When To Change Your Surgical Hardware
We all have our favorite equipment for use during surgery and most of us probably use what we learned with during training with some variation. Do you ever question what is out there? Have you ever noticed your hardware is failing? Have you had screws or plates break, or do you routinely deal with non-unions? Do you ever struggle with plate sizing options or plate or screw profile? When do you decide to make a change? How do you make a change? How do you become comfortable with the new system?
What is out there? There are an incredible number of options. The foot and ankle is now getting the industry attention it has been lacking over the years. Small and mini-fragment systems have been increasingly replaced by dedicated foot sets and more commonly procedure specific sets. Contained within the set are all the essential instruments, plates and screws for the specific procedure. Does that make us spoiled? Yes and it is nice. However, this also benefits the patient, making the procedure faster, stronger, reproducible and, well, better.
Recognize the problem if there is one. As you add hardware to your cases, is the hardware performing to your standards on the table and postoperatively? Here are some of my thoughts on the available equipment.
Screws. I want my screws to bite. I want sizing options both in width and length. I want a low profile head but one that is sufficiently large not to pull through the proximal cortex. I want titanium versus stainless options, weighing the pros and cons of each metal for the procedure demands. I prefer the versatility of polyaxial capability, even for locking screws, when I use them with plating systems. I don’t want the screw to strip on insertion or removal. I want the perfect screw and not all screws are created perfectly.
Plates. I want options in the set. The size and cortical contour varies from foot to foot. Typically, I will try a few size options for the given procedure until I am confident I have chosen the best plate from the set. I want locking and non-locking options but as a general rule, I have moved to locking plates for most procedures. Most sets now have the option to non-lock one or all of the holes. I want both titanium and stainless steel options, although for me, titanium serves most roles. I want size and screw hole pattern variability. The perfect plate is sufficiently strong for the task at hand yet offers malleability to better contour to cortical bone in certain situations. I strive to find the perfect plate for the given procedure.
If you are completely satisfied with the performance of your hardware, do not switch. If there is a performance failure, then it may be a good time to make the switch.

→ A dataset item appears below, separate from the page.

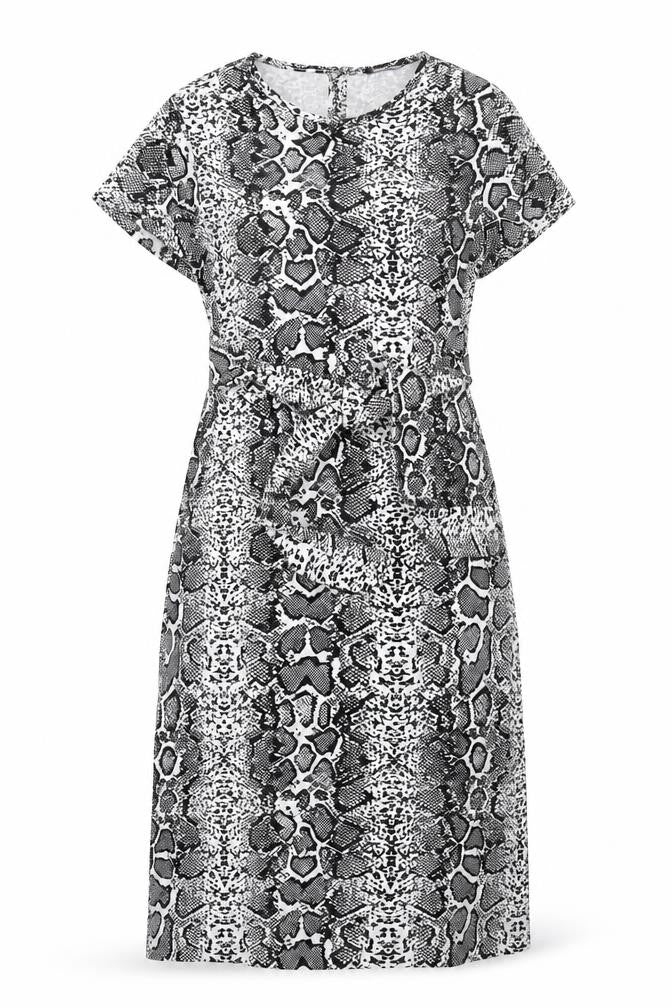 Boohoo Womens Black Animal Print Polyester A-Line Size 8 Round Neck Button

There are many methods for seeking out new products. The numerous company representatives are more than happy to come to your office and discuss their options. Some reps will even bring a mobile lab right to your front door, and often all you have to do is ask. This allows the rep and surgeon to become familiar with each other and the equipment, and to practice applying the product to a cadaver or sawbone model. Another great option is to sign up for a mobile lab at one of the many regional and national meetings. The vendors in the exhibit hall may also provide enough insight and demonstration for you to feel comfortable making the switch at your next case.
Most companies also have thorough Web sites demonstrating sizing options and product videos. These sites can be great resources to determine the general offerings and what specifics you may ask a rep to show you in a face-to-face meeting. You can find the contact information for the rep in your area on the respective company Web sites as well. There is a good chance someone in your local surgery center or hospital already has a relationship with a rep and can help you establish a relationship as well.
Your colleagues are some of the best resources out there. Ask around, send e-mails, make phone calls and get a feel for what products may be working for your friends in the profession.
My typical routine when trying a new product starts with understanding the new product. Once I have conceptually wrapped my head around the product and my goals for its indication, I try it. I like to use it once or twice, and then avoid using it for a couple of months. I wait to make sure I obtain the optimal postoperative effect. If the product was surgeon-friendly in its application and performed well on X-rays and clinically, then I will be ready to make the switch … until the next product comes to market and offers easier use, better performance and improved patient outcomes.